In advance of this year’s virtual Honk festival from Oct. 5 to 11, I’ve put together the video below for my friends at the festival featuring my photos of the annual event (especially the parades) since the first parade from Somerville to Cambridge, Massachusetts, in 2007. And read my preview in Dig Boston: Virtual Honk Festival: How Somerville’s Cultural Phenomenon Spread Around The World.

“When we ask people about Honk the word ‘joy’ comes up so often,” says Cecily Miller, one of the organizers of Somerville’s annual festival of activist marching bands. “It’s like the joy of being alive is distilled into the music, how the music makes your body feel, the camaraderie of being part of a crowd that’s having this powerful shared experience, the fact that everybody’s happy, and it’s completely removed from commerce.”
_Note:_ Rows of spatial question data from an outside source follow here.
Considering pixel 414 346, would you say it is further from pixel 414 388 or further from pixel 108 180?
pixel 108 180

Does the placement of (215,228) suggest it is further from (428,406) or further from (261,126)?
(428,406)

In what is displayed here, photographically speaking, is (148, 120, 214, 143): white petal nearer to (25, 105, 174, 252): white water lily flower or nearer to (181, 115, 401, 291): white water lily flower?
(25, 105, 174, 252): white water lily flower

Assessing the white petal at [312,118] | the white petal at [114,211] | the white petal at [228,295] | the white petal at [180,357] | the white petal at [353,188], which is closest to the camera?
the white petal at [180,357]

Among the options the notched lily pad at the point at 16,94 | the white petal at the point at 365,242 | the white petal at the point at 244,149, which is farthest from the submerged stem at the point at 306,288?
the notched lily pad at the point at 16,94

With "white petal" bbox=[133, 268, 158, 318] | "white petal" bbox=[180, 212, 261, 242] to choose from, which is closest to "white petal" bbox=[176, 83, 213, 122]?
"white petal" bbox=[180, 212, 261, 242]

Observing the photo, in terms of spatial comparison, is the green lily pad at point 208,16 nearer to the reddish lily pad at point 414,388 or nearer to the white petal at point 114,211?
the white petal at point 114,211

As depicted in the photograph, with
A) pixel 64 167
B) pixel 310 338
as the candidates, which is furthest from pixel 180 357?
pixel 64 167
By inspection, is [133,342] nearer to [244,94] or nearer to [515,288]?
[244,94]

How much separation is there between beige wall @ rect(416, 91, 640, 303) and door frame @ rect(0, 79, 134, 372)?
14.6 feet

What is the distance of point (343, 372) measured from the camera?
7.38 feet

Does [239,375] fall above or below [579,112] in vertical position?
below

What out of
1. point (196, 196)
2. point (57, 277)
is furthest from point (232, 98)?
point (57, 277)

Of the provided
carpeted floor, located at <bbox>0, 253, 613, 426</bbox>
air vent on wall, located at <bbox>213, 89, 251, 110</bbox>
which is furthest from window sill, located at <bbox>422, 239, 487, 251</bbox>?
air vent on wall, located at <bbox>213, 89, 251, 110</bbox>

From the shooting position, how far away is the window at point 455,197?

Dubbed “HONK! United,” this year’s online event allows the festival to showcase how the shindig that began in Somerville in 2006 has spread across North America, Europe, and even to Australia, with sister festivals in Seattle, Rio, Wollongong, Providence, Vancouver, Brooklyn, Pittsburgh, Montreal, Austin. Which is an extraordinary accomplishment for a cultural thing from greater Boston in the past, um, quarter century. And even more extraordinary because the phenomenon has spread as a grassroots thing–not as a big business entertainment industry thing–and has remained a grassroots effort both locally and internationally.